# Dr. Warburg's Fever Tincture - Info please!



## BeachComber (Apr 9, 2012)

Hello all! I found this little bottle last week and was hoping to get additional information on it. The bottle is embossed on all four sides as follows: Dr. Warburg's Fever Tincture / Tonic Medicine / Tinctura Warburgi / London. It is about 3.5" inches tall. I tried researching it but was unable to find much information on it. Does anyone know of the date of this bottle or the rarity of it? Thanks!


----------



## BeachComber (Apr 9, 2012)

Another Side


----------



## BeachComber (Apr 9, 2012)

Base


----------



## AntiqueMeds (Apr 10, 2012)

Looks like a question for Jerry


----------



## deepbluedigger (Apr 10, 2012)

Nice little bottle. Scarce, but one I have seen before. There's a good summary of the story of the medicine on *Wikipedia*. Lots of British military and colonial connections.

 I can't make out the base clearly from the photo, but it looks smooth base, and also not a hinge mold? So I'd guess the date of that one any time from the 1870s - 1890s. I've never seen a pontiled one yet, although they must be out there somewhere given the 1830s origin of the medicine.


----------



## Road Dog (Apr 10, 2012)

I have a hinge mold example that is a different variation (diff embossing) and no London on it. I'll post a pic this afternoon.


----------



## Road Dog (Apr 10, 2012)

Here is a pic


----------



## BeachComber (Apr 10, 2012)

Great info on Wikipedia! 

 Road dog - nice bottle! I imagine these came in all sorts of variants.


----------



## deepbluedigger (Apr 11, 2012)

The hinge mold is a nice bottle! If you ever decide to part with it, pls keep me in mind.


----------



## WTfan (Jun 8, 2012)

WOW!  I can't express how pleased I am to see photographs of these bottles!  

 Warburg's Tincture has been a specialist 'pet' research interest of mine for, well, I think over 15 years now.

 I originated and wrote the articles on Wikipedia for both Warburg's Tincture and its inventor, Carl Warburg.

 If anyone wants to find out more about Warburg's Tincture, please may I refer them to my website dedicated to Warburg's Tincture - please find the url link below in my signature.  Wikipedia won't allow me to link my website link on the article.

 Although I have obtained detailed contemporary written descriptions before of the small bottle, I have never seen an actual bottle until now, so this is great to see.  So thank you for the two posters who uploaded their photos above!

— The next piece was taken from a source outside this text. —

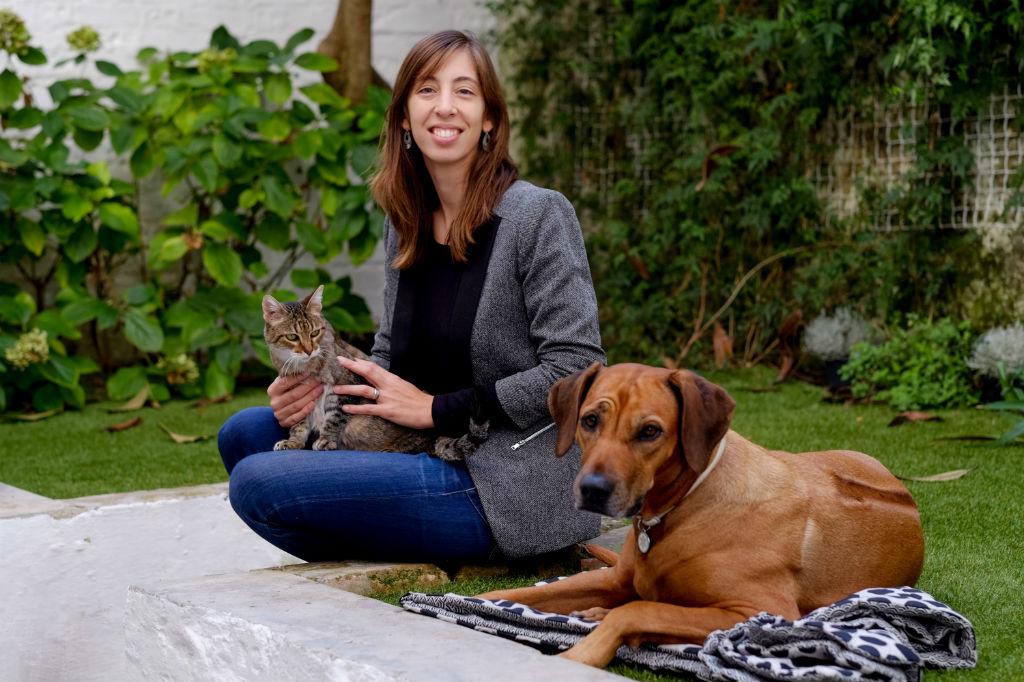 Rita Jacobetty, a gata Sianna e a cadela Gandhi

 Warburg's Tincture was sold as a secret patent medicine for over 35 years.  It was produced and sold exclusively by its inventor.  However, it was faked during this time.  After 1876, when the formula disclosed The Lancet medical journal, other suppliers were able to sell the real thing.

*The first bottle posted above* by the opening poster must be post 1847, I believe.  This is because the alternative name 'Tinctura Warburgi' was only adopted in 1847 when the medicine was officially adopted by the Austrian Empire.  This different names etc on that bottle are consistent with descriptions I have read.  It is therefore probably a genuine, official bottle of WT.  It could date to anything between 1847-1880, I suspect.  I'm not sure I can be any more precise, but UI need to look into thsi further; I may be able to restrict this down.  The inclusion of the name 'Tincturi Warburgi' might suggest it is an earlier example. I image that Warburg had these bottles made for him in very high quantities and one form of the bottle may have been used for very many years.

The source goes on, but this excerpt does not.